Of the many things that might be explored in this convergence, I am only going to focus on one of them. In the HBR article, Takeuchi and Nonaka quote a Japanese project team leader at Epson describing one of the keys to their success:
I tell my people to be well-versed in two technological fields and in two functional areas, like design and marketing. Even in an engineering-oriented company like ours, you can't get ahead without the ability to foresee developments in the market.
This particular quote leapt out at me because it aligns perfectly with what I have described as the merits of Inuksuk-shaped people (see for example my interview on TechWhirl where I address this topic as it pertains to the world of technical communicators). I have, on several occasions, spoken about how the Inuksuk provides an attactive model for elaborating on the array of skills that people in business would ideally develop. And this I contrast with the more popular concept of T-Shaped People. Now in this I am being wilfully selective as an Inuksuk can actually take many shapes (and perhaps this too is a positive feature of this analogy) and I am specifically thinking of Inuksuk cairns that feature two vertical legs and two horizontal elements (typically the arms and hips).

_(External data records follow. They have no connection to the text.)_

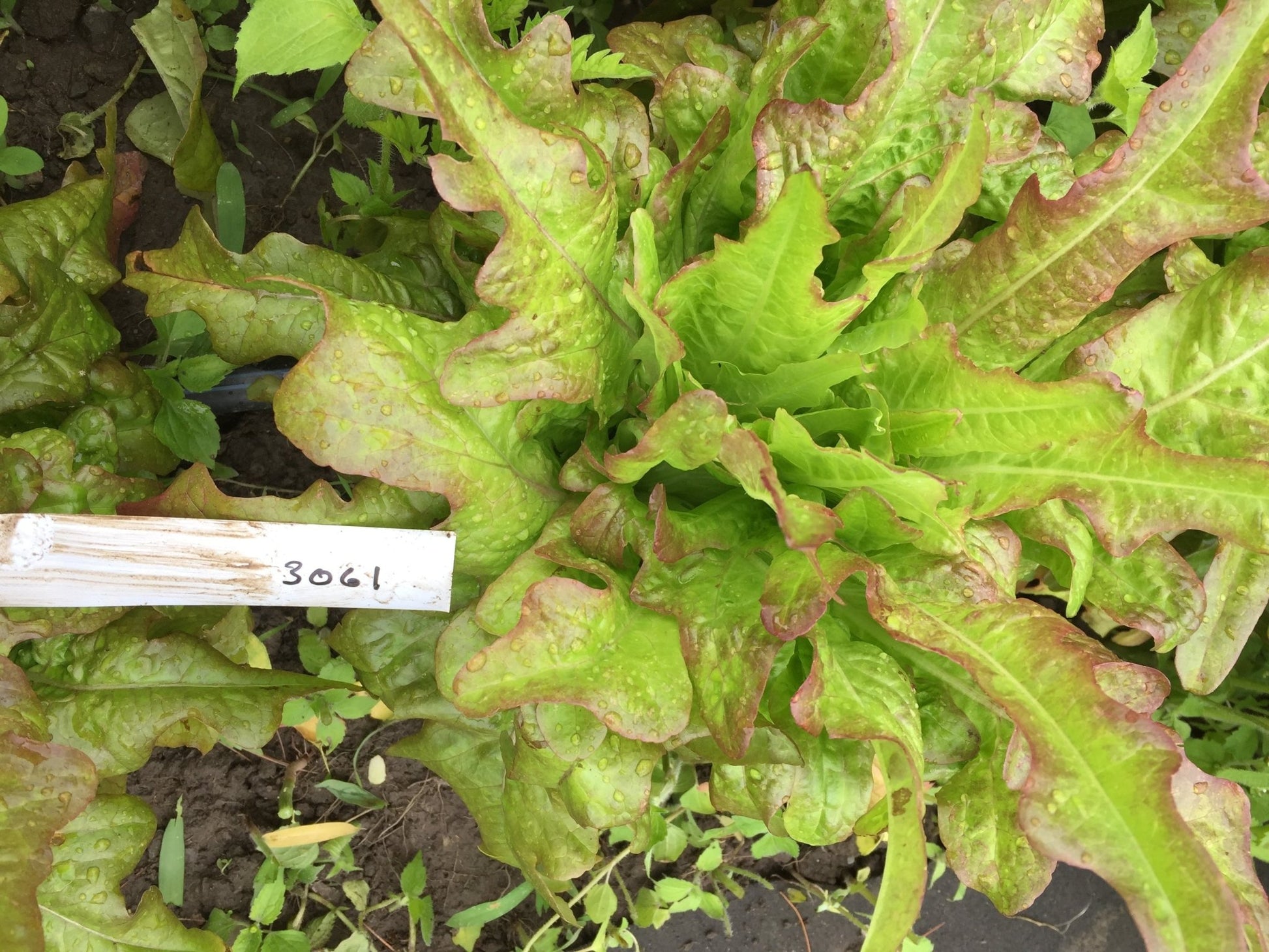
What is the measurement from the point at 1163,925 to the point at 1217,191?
556 mm

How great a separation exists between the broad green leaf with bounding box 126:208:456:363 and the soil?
1.26 ft

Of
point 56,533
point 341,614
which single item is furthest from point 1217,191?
point 341,614

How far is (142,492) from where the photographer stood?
930 mm

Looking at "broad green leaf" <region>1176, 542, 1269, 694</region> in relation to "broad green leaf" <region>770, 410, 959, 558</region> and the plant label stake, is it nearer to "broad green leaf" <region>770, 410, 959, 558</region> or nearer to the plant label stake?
"broad green leaf" <region>770, 410, 959, 558</region>

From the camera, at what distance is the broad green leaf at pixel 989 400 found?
2.43 feet

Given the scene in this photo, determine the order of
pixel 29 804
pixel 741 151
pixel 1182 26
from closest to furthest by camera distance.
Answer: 1. pixel 29 804
2. pixel 741 151
3. pixel 1182 26

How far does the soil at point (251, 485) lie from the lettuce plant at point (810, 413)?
1.12ft

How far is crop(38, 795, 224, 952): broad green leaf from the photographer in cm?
94

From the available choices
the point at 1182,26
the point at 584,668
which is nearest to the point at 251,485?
the point at 584,668

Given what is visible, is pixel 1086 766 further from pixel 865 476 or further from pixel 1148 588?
pixel 1148 588

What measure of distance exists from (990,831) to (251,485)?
95cm

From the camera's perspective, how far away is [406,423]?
0.78m

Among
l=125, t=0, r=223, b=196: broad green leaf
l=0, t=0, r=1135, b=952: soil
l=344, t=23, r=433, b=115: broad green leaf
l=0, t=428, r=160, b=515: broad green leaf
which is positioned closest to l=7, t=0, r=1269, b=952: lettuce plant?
l=344, t=23, r=433, b=115: broad green leaf

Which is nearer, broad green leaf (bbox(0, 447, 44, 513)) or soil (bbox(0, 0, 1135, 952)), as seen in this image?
broad green leaf (bbox(0, 447, 44, 513))
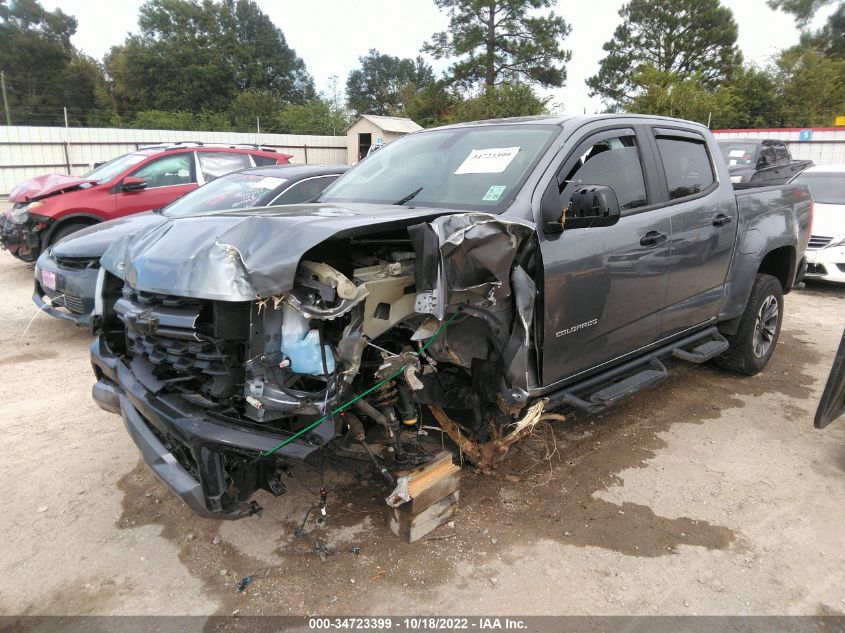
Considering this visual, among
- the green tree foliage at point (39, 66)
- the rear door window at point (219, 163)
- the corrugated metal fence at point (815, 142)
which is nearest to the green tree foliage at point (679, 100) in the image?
the corrugated metal fence at point (815, 142)

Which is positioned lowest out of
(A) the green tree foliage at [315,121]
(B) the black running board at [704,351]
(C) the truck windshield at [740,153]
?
(B) the black running board at [704,351]

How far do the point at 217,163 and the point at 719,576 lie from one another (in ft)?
27.1

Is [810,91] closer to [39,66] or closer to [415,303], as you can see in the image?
[415,303]

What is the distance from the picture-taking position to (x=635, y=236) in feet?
11.8

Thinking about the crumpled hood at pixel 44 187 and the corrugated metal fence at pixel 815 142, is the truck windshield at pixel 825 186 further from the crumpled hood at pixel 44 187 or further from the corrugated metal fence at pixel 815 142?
the corrugated metal fence at pixel 815 142

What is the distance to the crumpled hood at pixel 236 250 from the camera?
2.28 meters

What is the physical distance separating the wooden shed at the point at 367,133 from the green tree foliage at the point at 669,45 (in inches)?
769

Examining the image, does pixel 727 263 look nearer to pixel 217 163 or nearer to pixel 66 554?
pixel 66 554

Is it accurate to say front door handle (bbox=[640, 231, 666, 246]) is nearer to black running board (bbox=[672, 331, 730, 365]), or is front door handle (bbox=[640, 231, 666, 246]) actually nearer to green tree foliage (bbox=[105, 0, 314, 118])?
black running board (bbox=[672, 331, 730, 365])

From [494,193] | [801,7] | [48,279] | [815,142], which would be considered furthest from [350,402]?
[801,7]

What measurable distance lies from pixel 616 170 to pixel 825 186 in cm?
773

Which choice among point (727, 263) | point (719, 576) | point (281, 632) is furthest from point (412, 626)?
point (727, 263)

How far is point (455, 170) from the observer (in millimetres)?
3525

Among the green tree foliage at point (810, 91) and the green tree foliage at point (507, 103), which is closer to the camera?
the green tree foliage at point (810, 91)
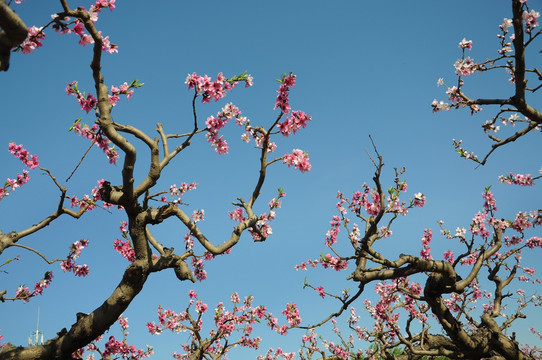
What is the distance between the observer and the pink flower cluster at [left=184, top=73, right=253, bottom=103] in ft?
18.4

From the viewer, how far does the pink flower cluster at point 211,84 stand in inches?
220

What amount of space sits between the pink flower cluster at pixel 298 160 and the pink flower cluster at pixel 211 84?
140cm

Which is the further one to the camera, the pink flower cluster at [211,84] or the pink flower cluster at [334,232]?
the pink flower cluster at [334,232]

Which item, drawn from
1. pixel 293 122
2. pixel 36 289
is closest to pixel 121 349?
pixel 36 289

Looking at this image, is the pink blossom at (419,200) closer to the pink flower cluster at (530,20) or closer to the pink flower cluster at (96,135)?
the pink flower cluster at (530,20)

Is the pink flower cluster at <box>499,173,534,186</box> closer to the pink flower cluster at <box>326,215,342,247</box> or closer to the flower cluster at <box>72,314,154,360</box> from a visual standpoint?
the pink flower cluster at <box>326,215,342,247</box>

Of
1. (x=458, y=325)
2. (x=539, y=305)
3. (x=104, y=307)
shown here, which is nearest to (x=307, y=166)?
(x=104, y=307)

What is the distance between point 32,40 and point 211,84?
2429 mm

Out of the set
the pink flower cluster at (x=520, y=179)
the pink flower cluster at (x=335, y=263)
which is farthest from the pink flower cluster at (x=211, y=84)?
the pink flower cluster at (x=520, y=179)

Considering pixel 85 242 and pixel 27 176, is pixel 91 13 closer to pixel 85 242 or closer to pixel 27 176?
pixel 27 176

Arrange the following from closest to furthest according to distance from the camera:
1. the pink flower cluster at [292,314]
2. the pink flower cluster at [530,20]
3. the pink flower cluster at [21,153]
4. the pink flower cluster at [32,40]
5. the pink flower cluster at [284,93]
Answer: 1. the pink flower cluster at [32,40]
2. the pink flower cluster at [530,20]
3. the pink flower cluster at [284,93]
4. the pink flower cluster at [21,153]
5. the pink flower cluster at [292,314]

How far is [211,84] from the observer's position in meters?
5.72

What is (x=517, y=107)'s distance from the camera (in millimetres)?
5262

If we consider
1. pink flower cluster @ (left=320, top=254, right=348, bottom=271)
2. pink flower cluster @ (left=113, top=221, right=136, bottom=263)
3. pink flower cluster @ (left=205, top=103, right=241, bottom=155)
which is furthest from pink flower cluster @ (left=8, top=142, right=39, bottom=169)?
pink flower cluster @ (left=320, top=254, right=348, bottom=271)
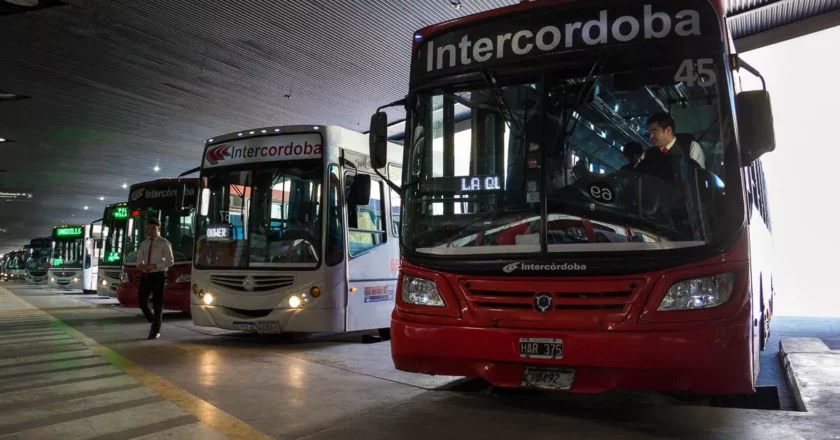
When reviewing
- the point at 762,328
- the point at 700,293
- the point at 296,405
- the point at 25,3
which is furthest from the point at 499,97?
the point at 25,3

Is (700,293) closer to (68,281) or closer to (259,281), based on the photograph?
(259,281)

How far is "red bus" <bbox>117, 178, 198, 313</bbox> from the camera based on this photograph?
1380cm

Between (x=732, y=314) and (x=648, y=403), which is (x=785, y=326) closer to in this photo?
(x=648, y=403)

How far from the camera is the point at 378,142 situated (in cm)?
590

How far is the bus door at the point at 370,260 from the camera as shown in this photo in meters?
9.48

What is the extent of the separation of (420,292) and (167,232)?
36.4 feet

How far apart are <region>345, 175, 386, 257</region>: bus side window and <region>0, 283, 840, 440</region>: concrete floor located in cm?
147

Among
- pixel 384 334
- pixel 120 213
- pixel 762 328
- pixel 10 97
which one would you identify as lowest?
pixel 384 334

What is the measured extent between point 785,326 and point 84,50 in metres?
15.5

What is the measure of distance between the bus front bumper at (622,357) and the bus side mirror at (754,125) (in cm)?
117

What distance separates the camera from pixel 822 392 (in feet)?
19.0

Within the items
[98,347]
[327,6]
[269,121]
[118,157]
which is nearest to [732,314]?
[98,347]

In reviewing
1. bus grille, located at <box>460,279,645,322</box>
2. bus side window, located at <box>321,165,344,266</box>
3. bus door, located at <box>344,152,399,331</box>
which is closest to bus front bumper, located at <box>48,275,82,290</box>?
bus door, located at <box>344,152,399,331</box>

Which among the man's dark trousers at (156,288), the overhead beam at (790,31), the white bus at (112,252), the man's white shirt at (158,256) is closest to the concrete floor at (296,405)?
the man's dark trousers at (156,288)
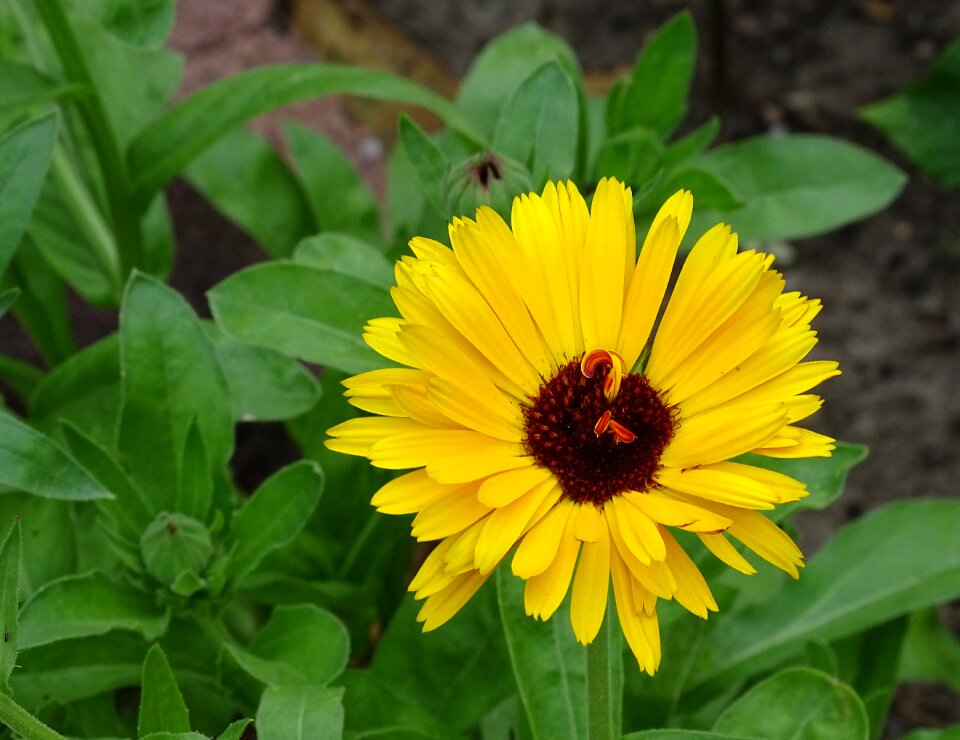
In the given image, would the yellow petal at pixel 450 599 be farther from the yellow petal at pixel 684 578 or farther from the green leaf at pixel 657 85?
the green leaf at pixel 657 85

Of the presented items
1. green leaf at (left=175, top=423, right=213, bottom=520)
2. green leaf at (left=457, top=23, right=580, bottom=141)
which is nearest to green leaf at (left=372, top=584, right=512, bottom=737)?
green leaf at (left=175, top=423, right=213, bottom=520)

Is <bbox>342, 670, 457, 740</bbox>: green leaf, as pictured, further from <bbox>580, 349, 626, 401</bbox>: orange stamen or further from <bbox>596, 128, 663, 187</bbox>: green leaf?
<bbox>596, 128, 663, 187</bbox>: green leaf

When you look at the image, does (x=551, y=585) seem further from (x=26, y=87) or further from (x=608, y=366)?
(x=26, y=87)

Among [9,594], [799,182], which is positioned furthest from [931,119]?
[9,594]

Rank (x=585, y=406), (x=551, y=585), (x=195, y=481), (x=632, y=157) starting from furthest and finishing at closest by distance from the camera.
Answer: (x=632, y=157) < (x=195, y=481) < (x=585, y=406) < (x=551, y=585)

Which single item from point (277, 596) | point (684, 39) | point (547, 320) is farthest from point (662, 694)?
point (684, 39)

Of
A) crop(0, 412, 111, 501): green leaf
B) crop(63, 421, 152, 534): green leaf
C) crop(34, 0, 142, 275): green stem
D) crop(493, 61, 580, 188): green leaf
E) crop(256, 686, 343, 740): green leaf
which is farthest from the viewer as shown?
crop(34, 0, 142, 275): green stem

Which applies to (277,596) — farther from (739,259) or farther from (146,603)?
(739,259)
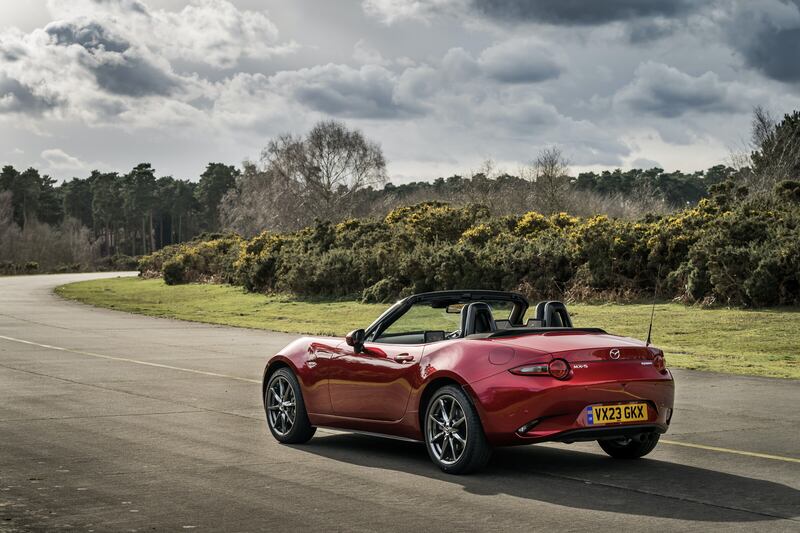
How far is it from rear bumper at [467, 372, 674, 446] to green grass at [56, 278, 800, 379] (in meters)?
9.48

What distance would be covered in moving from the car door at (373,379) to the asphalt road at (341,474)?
442 millimetres

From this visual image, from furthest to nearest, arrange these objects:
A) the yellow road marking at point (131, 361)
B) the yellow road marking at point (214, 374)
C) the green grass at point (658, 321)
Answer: the green grass at point (658, 321) → the yellow road marking at point (131, 361) → the yellow road marking at point (214, 374)

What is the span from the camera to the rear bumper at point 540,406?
8156mm

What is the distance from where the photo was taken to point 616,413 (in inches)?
329

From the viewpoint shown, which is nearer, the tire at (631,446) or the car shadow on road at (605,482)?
the car shadow on road at (605,482)

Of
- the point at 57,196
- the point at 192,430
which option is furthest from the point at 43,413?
the point at 57,196

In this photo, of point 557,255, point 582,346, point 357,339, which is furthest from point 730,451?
point 557,255

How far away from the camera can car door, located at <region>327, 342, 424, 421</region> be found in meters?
9.08

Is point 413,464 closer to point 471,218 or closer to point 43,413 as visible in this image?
point 43,413

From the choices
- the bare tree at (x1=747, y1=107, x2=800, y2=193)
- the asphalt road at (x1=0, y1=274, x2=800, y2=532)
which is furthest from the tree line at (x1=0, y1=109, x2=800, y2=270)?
the asphalt road at (x1=0, y1=274, x2=800, y2=532)

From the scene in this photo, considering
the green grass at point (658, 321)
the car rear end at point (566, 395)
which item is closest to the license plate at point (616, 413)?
the car rear end at point (566, 395)

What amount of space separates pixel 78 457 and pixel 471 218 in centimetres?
3321

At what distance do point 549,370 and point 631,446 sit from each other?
5.03 feet

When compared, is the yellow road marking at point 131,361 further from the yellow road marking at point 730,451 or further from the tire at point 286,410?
the yellow road marking at point 730,451
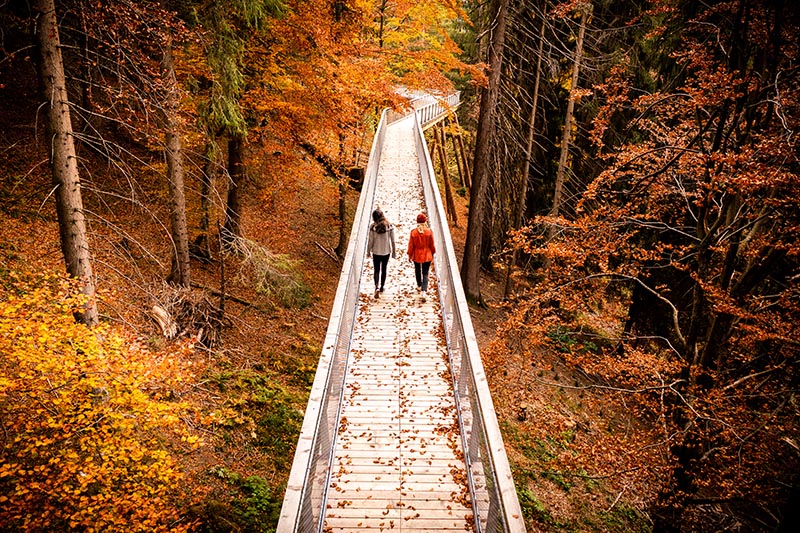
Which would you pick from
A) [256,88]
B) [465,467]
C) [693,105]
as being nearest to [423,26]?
[256,88]

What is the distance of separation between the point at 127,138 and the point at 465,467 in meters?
17.2

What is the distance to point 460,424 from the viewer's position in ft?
21.0

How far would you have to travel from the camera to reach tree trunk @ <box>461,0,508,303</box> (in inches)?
530

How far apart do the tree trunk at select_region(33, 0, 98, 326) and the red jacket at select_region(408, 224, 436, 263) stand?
18.5 ft

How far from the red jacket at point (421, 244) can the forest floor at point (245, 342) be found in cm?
272

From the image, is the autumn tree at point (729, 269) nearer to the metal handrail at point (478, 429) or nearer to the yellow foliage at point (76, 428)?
the metal handrail at point (478, 429)

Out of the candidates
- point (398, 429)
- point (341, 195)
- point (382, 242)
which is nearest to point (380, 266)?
point (382, 242)

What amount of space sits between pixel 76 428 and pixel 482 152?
41.6 ft

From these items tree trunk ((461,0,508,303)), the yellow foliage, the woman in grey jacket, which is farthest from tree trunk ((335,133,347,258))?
the yellow foliage

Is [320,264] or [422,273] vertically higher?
[422,273]

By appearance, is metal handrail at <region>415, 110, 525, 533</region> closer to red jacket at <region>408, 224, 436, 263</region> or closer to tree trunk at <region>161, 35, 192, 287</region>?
red jacket at <region>408, 224, 436, 263</region>

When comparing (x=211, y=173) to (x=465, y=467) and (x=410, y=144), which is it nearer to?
(x=465, y=467)

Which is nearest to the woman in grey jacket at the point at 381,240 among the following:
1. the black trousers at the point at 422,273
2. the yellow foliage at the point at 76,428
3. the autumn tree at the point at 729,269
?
the black trousers at the point at 422,273

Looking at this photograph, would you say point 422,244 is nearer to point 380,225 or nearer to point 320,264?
point 380,225
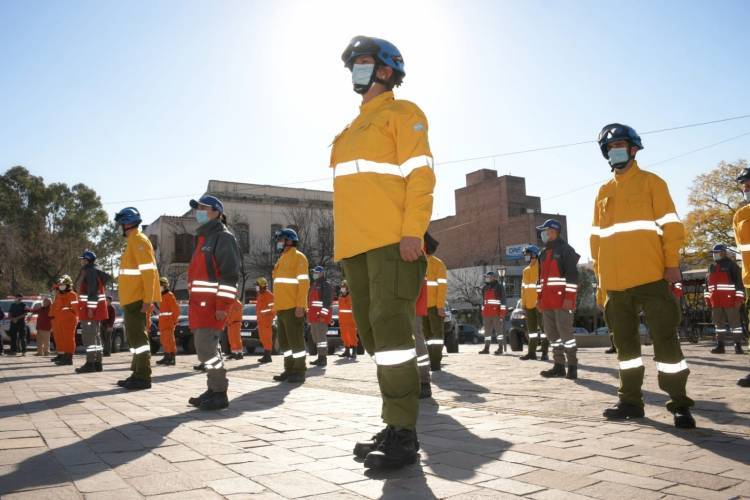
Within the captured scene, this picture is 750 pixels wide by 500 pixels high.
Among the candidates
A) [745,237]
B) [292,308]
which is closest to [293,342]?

The point being made by the Japanese manager cited by Takeuchi and Nonaka, and one that I find particularly compelling, is that in order to genuinely collaborate people need to have an appreciation for the disciplinary practices and perspectives of the people that they wish to work with. In order to develop this appreciation these people actually need to pursue several of the specialization paths far enough to understand the demands felt by people working in those areas. And this basically means that they need to have walked a few miles in the shoes of these other specialists. They must develop at least two vertical and two horizontal specializations as our Japanese colleagues suggest.
The problem, to my mind, of the T-Shaped People (or Skills) model is that it assumes that this lateral element of diversification can simply be layered on top of someone's well-developed and singular specialization. My experience is that this is spectacularly untrue. And I would be willing to wager that if we did a little digging that we would find that research has also demonstrated this.
Now there is a circular aspect to my invocation of inuksuk-shaped people because the word inuksuk more or less equates to "people shaped". Inuksuk cairns play the role of landmarks in the arctic regions of North America, a landscape notable for the absence of any landmarks that can serve as navigational reference points. So Inuksuk markers are assembled by stacking and balancing available stones into a structure that can withstand the harshest of conditions so that they can communicate useful information to travellers when it is most needed.
In a new economy where the winds of change blow from every direction, the observations of this Japanese team leader about the need to assemble and balance an array of skills ring more and more true. A strong team, and a strong organization, will be one where the people coming together each exhibit a range of capabilities (see my earlier post on The Strength of Diversity) so that they really can come together to collaborate and that together they cover the necessary landscape.